Elders in Europa en in de Verenigde Staten werd er in de jaren 1890 volop geëxperimenteerd met wat toen nog ‘paardloze rijtuigen’ heetten. De auto’s die Ford vanaf 1900 zou bouwen waren ook niet de beste, mooiste en technisch meest geavanceerde, maar niettemin heeft hij met zijn vooruitziende blik en eigenzinnige optreden wel als geen ander een stempel gedrukt op wat wel ‘de eeuw van de automobiel’ wordt genoemd.

Technisch inzicht

Henry Ford werd in 1863 geboren in het gehucht Greenfield in Michigan, als zoon van een Ierse immigrant. De Amerikaanse Burgeroorlog woedde in volle hevigheid, maar Michigan lag ver van de frontlinies en op de boerderij waar Ford opgroeide merkte men er niet veel van.

Hoewel hij later het negentiende-eeuwse plattelandsleven zou verheerlijken – wat resulteerde in het openluchtmuseum Greenfield Village –, had hij een hekel aan het zware boerenwerk en interesseerde hij zich meer voor techniek. Op zijn zestiende vertrok hij naar het nabijgelegen Detroit, waar hij werk vond als leerling-machinist.
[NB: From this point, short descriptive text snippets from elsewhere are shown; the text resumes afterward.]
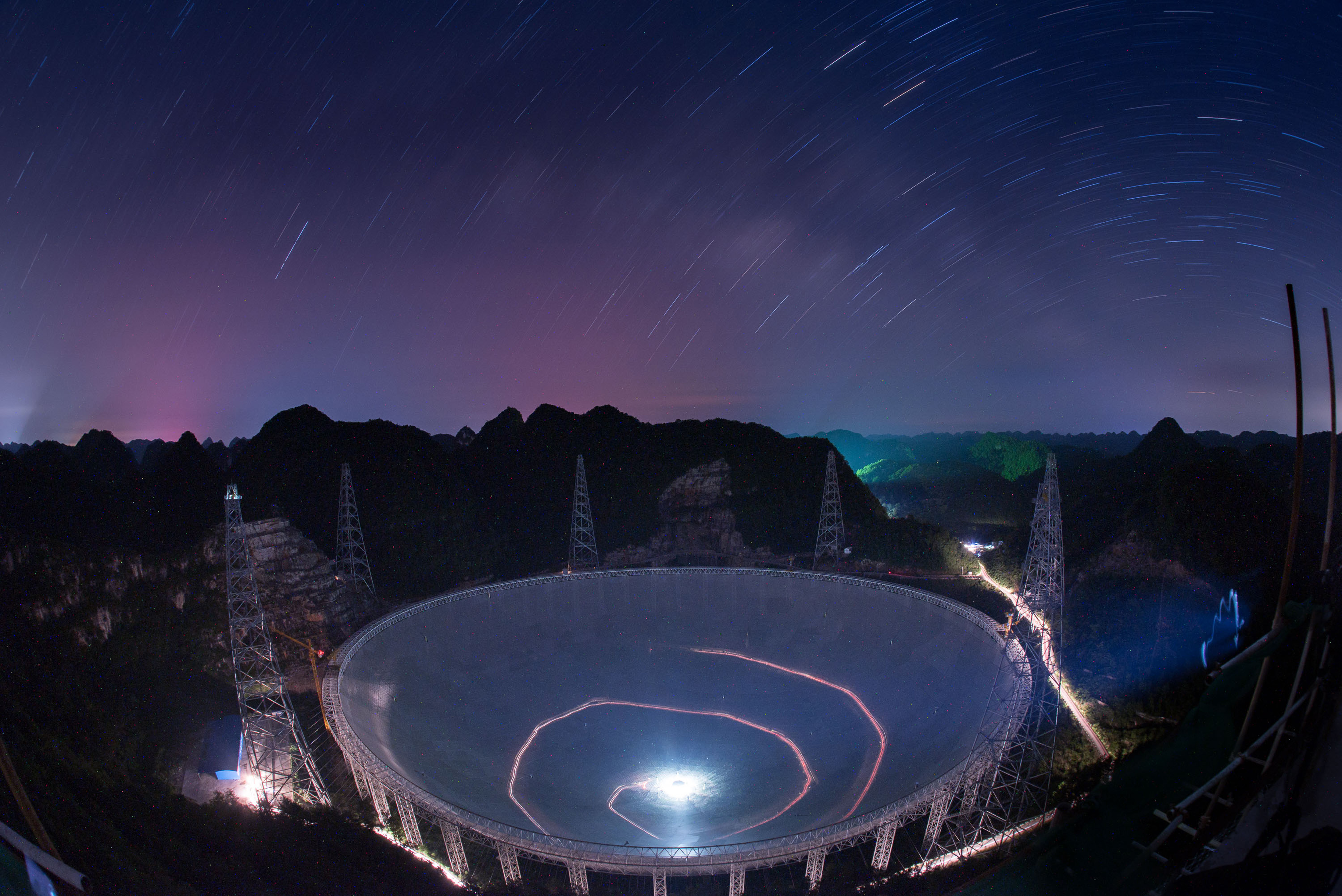In this photo released by China's Xinhua News Agency, a vehicle leaves light trails in a long exposure photo as it drives beneath the Five-hundred-meter Aperture Spherical Telescope (FAST) in Pingtang County in southwestern China's Guizhou Province Monday, June 27, 2016. Construction on the 500-meter (1600-feet) diameter radio telescope, which began in 2011, is nearing completion. (Liu Xu/Xinhua via AP)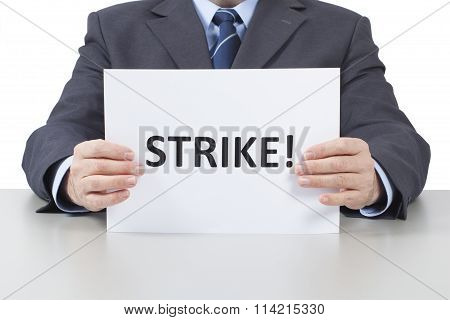 Man Holds A Sheet With A Text Strike - With Clipping Path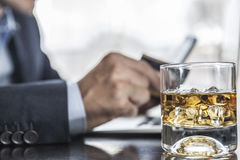 Glass Of Alcohol. Man holding a card and phone with a glass of alcohol near him royalty free stock images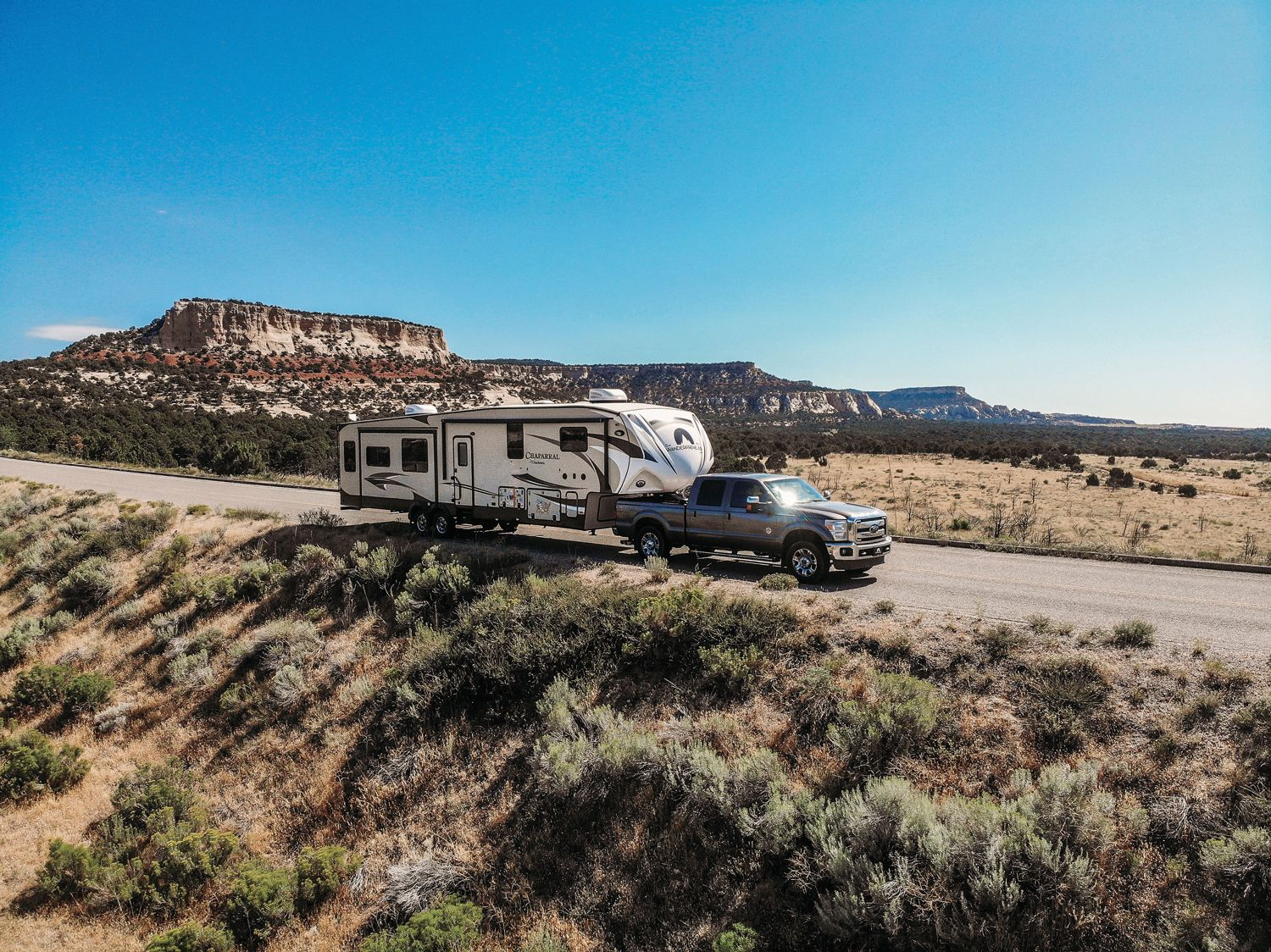 An RVshare travel trailer being towed on the open road. RVshare says bookings on its peer-to-peer rental marketplace have surged 650% since early April. (Courtesy of RVshare)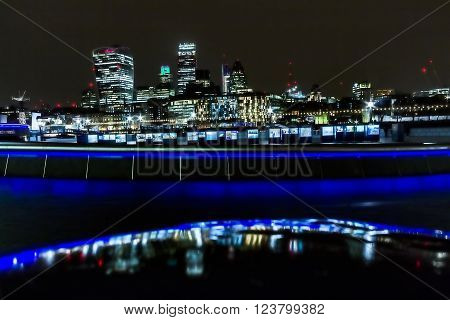 London, United Kingdom - March 23, 2016: Water Stories is an art exhibition event taking place near the Tower Bridge and in front of a London Skyline with Fenchurch, Leadenhall and Gherkin buildings in London, United Kingdom, on the 23rd of March 2016.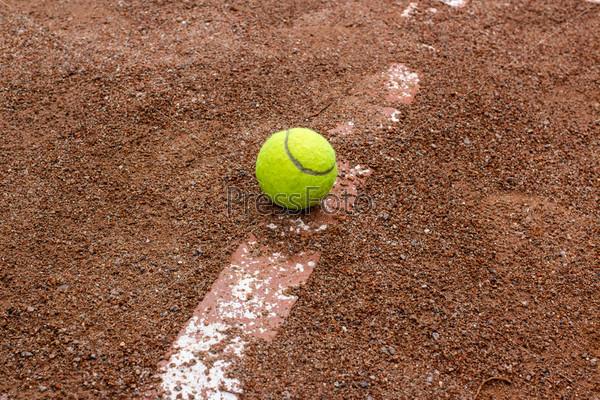 Теннисный мяч на красном корте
Hoewel hij na zijn huwelijk in 1888 korte tijd zelf een boerderij had, was het vooral de techniek die trok. In 1891 trad hij in dienst van de elektriciteitscentrale in Detroit, die onderdeel was van de Edison Illuminating Company, opgericht door de uitvinder van de gloeilamp. Ford had geen formele technische opleiding, maar beschikte over een fenomenaal technisch inzicht en was ongelooflijk handig. Na twee jaar werd hij bevorderd tot chef-ingenieur.

Toen Ford zijn Quadricycle niet meer kon verbeteren, verkocht hij hem om vervolgens helemaal opnieuw te beginnen

In zijn vrije tijd bouwde hij eerst een verbrandingsmotor, om vervolgens zijn Quadricycle te ontwikkelen. Na de testrit verbeterde Ford de auto op alle mogelijk punten, maar op zeker moment was dit niet meer mogelijk, zodat hij hem verkocht en helemaal opnieuw begon.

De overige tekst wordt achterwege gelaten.